Another NewsTuesday, 5 March 2013

Pro-kontra penerapan kebijakan ganjil genap mulai bermunculan. Salah satu isue yang perlu menjadi perhatian penuh dari Pemerintah provinsi DKI Jakarta adalah penyiapan angkutan umum yang handal dengan pengertian frekuensi tinggi, kecepatan tinggi, jaringan luas, dan cukup nyaman.
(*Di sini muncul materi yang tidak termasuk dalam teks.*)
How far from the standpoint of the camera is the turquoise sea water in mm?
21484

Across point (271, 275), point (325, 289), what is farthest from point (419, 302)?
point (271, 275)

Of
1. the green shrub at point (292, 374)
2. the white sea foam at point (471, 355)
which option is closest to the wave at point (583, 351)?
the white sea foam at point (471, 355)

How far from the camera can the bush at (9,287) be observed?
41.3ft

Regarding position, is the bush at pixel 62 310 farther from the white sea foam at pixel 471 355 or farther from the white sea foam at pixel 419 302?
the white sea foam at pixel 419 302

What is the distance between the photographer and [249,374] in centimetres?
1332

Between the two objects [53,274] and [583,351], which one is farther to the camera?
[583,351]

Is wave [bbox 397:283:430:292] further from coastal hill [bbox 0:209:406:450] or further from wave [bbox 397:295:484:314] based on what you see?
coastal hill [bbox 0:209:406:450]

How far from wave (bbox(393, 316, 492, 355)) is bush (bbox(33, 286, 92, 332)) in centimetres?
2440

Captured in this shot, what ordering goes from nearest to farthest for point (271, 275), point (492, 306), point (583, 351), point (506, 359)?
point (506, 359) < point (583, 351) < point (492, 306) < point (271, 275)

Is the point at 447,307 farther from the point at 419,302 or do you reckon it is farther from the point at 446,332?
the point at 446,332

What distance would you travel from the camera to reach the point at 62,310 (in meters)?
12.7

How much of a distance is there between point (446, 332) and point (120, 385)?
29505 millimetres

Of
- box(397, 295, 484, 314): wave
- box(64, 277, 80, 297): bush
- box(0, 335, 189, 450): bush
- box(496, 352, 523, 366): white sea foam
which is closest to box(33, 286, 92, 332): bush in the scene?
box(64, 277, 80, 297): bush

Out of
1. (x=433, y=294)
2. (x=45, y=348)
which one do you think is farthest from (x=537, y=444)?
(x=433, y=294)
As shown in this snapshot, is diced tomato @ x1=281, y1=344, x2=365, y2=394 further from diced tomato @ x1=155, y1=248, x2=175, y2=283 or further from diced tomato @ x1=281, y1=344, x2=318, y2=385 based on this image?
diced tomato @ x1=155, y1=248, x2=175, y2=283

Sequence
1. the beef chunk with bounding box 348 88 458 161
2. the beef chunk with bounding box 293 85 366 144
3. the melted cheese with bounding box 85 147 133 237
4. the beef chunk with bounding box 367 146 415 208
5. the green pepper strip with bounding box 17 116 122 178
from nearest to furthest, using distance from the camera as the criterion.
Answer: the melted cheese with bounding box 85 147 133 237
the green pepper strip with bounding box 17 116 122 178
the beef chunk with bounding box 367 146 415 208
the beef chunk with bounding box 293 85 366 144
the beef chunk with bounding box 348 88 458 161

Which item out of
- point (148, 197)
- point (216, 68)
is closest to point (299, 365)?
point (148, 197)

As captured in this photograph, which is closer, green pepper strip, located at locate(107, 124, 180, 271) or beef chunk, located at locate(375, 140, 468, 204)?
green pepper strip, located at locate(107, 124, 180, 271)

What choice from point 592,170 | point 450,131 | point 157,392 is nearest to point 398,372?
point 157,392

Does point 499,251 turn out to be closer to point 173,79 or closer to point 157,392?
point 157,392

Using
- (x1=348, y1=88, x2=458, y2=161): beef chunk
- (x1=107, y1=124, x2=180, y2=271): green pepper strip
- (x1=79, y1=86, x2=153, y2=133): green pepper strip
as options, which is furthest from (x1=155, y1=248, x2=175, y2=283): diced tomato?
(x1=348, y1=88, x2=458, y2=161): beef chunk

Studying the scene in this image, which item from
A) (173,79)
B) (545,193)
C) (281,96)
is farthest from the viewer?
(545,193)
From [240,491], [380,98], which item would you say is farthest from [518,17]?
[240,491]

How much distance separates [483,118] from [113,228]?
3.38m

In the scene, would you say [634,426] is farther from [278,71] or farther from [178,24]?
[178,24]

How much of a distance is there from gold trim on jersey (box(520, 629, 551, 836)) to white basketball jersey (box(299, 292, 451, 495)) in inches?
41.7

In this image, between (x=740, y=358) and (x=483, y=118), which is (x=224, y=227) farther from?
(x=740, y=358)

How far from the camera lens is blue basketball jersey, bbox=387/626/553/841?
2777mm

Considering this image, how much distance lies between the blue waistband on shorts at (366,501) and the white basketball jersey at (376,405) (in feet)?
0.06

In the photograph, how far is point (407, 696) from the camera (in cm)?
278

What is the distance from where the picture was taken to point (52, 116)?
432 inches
Isue lainnya, kalau memang ini adalah alternatif sementara kenapa tidak lompat saja ke pada penerapan jalan berbayar elektronik.

Apapun langkah yang diambil, perlu dilakukan perencanaan yang mendalam berapa pengaruh kebijakan terhadap peningkatan penggunaan angkutan umum yang harus dipersiapkan dengan matang.

Melihat kepada potret pilihan moda pada tahun 2010 berdasarkan survei yang dilakukan JICA maka demand perjalanan didalam DKI Jakarta adalah 18, 8 juta perjalanan dan terdapat 7 juta perjalanan yang berasal dari dan ke DKI Jakarta yang sebagian besar didominasi sepeda motor.

Kalau saja yang dikenakan kebijakan hanya pengguna mobil penumpang maka pengaruhnya hanya terbatas 4,3 juta perjalanan. Dengan pengurangan 25 persen arus kendaraan pribadi didalam DKI Jakarta maka kurang lebih 1,1 juta akan beralih ke angkutan umum dan sebagian akan beralih juga ke sepeda motor.

Siapkah angkutan umum menerima tambahan penumpang sebesar kurang lebih 23 persen dari penumpang yang saat ini. Apa langkah yang sudah dilakukan? Sudah cukupkah langkah yang sudah dilakukan.

Pemerintah Provinsi DKI Jakarta perlu kerja keras untuk melakukan penambahan  kapasitas angkutan umum, meningkatkan kelancaran agar kebijakan yang diambil berakhir dengan malapetaka kegagalan yang diiringi protes keras masyarakat yang terkena kebijakan.